Interradical motion can push magnetosensing precision toward quantum limits

Magnetosensitive spin-correlated radical pairs offer a promising platform for noise-robust quantum metrology; however, unavoidable interradical interactions, such as electron-electron dipolar and exchange couplings, alongside deleterious perturbations resulting from intrinsic radical motion, typically degrade their potential as magnetometers. In contrast, we show how structured molecular motion modulating interradical interactions in a chemical sensor in cryptochrome can, in fact, increase sensitivity and, moreover, push precision in estimating magnetic field directions closer to the quantum Cramér-Rao bound. The latter is evident both on average over the magnetoreceptor array and, to an even greater extent, for the subset of best-performing magnetoreceptors, thus suggesting near-optimal metrological performance.
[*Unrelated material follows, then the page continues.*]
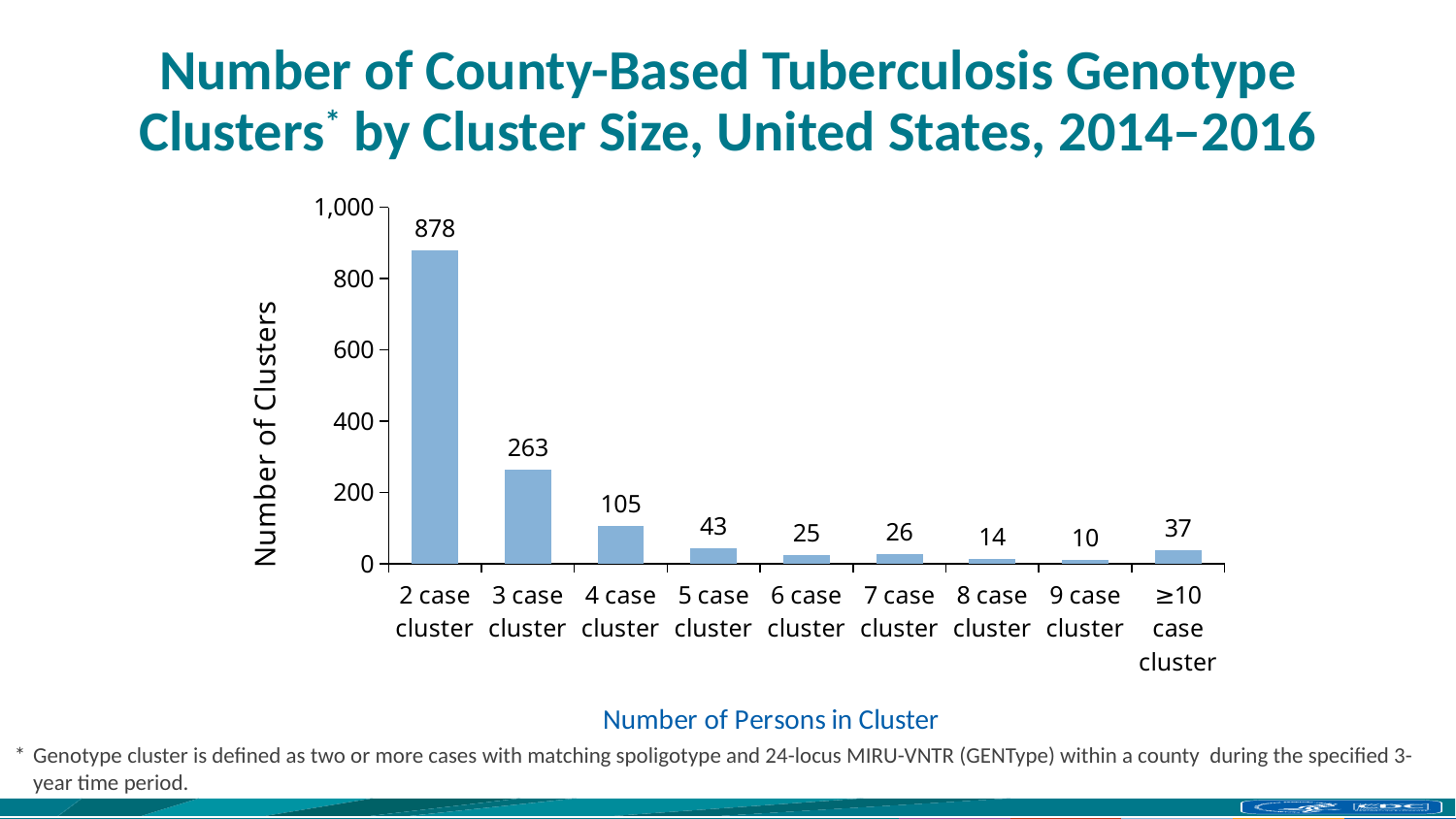
What is the number of clusters for the 4 case cluster category? 105 What kind of chart is shown on the slide? Bar chart What is the value for the ≥10 case cluster category? 37 Which has more clusters, the 7 case cluster category or the 8 case cluster category? 7 case cluster What is the difference between the number of 5 case clusters and 6 case clusters? 18 What is the label of the y axis? Number of Clusters Which cluster size category has the highest number of clusters? 2 case cluster What is the label of the x axis? Number of Persons in Cluster Which cluster size category has the lowest number of clusters? 9 case cluster How many cluster size categories are shown on the x axis? 9 How many clusters are shown for the 2 case cluster category? 878 What is the difference between the number of 2 case clusters and 3 case clusters? 615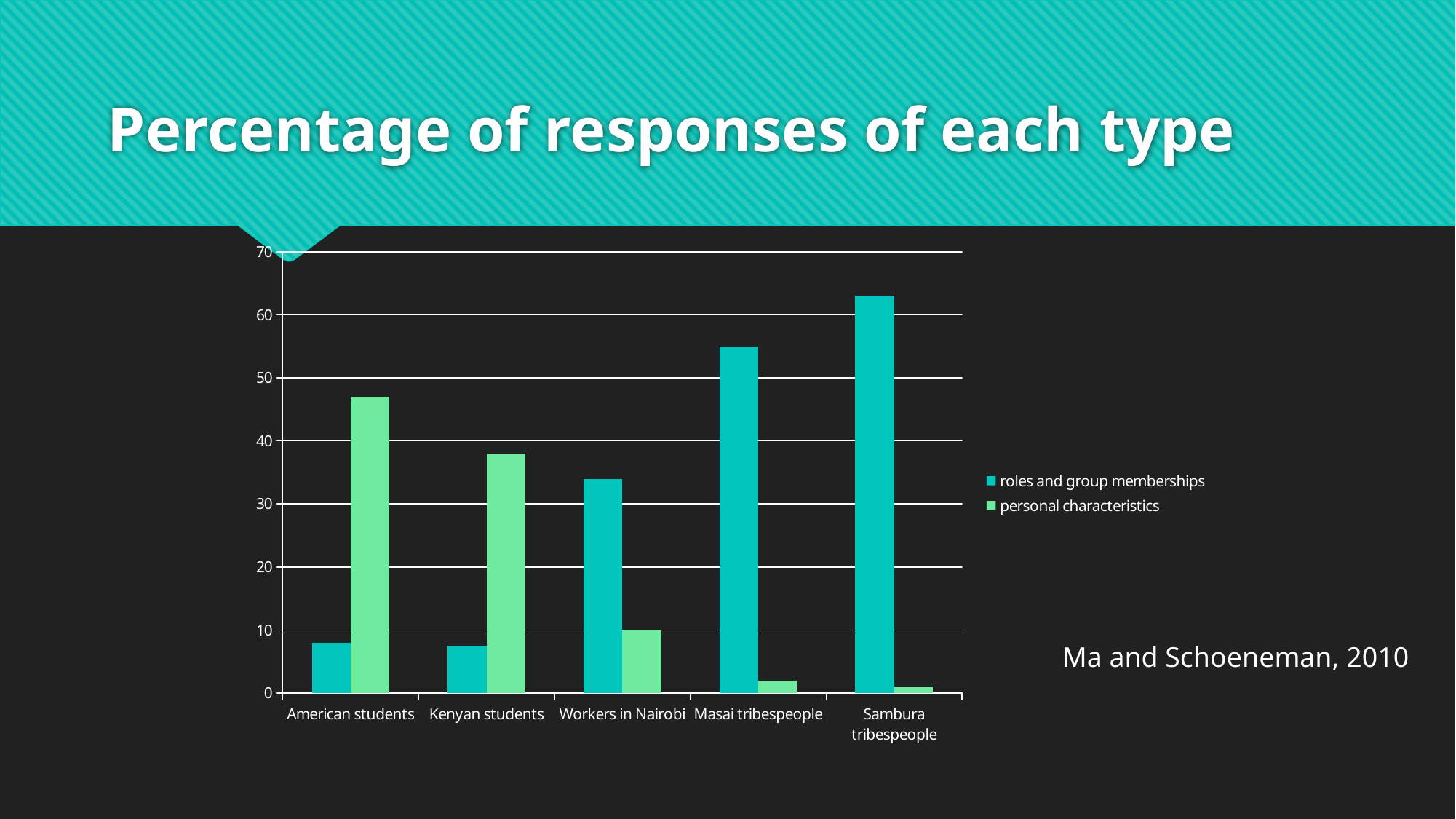
How many series does the legend list? 2 Do the values for roles and group memberships rise or fall from left to right across the categories? rise Is the value for roles and group memberships for Sambura tribespeople greater or less than 60? greater For Kenyan students, which series has the larger value: roles and group memberships or personal characteristics? personal characteristics Which category has the lowest value for personal characteristics? Sambura tribespeople Is the value for roles and group memberships for American students greater or less than 10? less What is the title of the chart? Percentage of responses of each type What kind of chart is shown on the slide? bar chart How many categories are shown on the x axis? 5 Which category has the highest value for personal characteristics? American students Which category has the highest value for roles and group memberships? Sambura tribespeople Is the value for personal characteristics for American students greater or less than 40? greater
Remarkably, this approach to optimality is amplified under environmental noise and persists with increasing complexity of the spin system, suggesting that perturbations inherent to such natural systems have enabled them to operate closer to the quantum limit to more effectively extract information from the weak geomagnetic field. This insight opens the possibility of channeling the underlying physical principles of motion-induced modulation of electron spin-spin interactions toward devising efficient handles over emerging molecular quantum information technologies.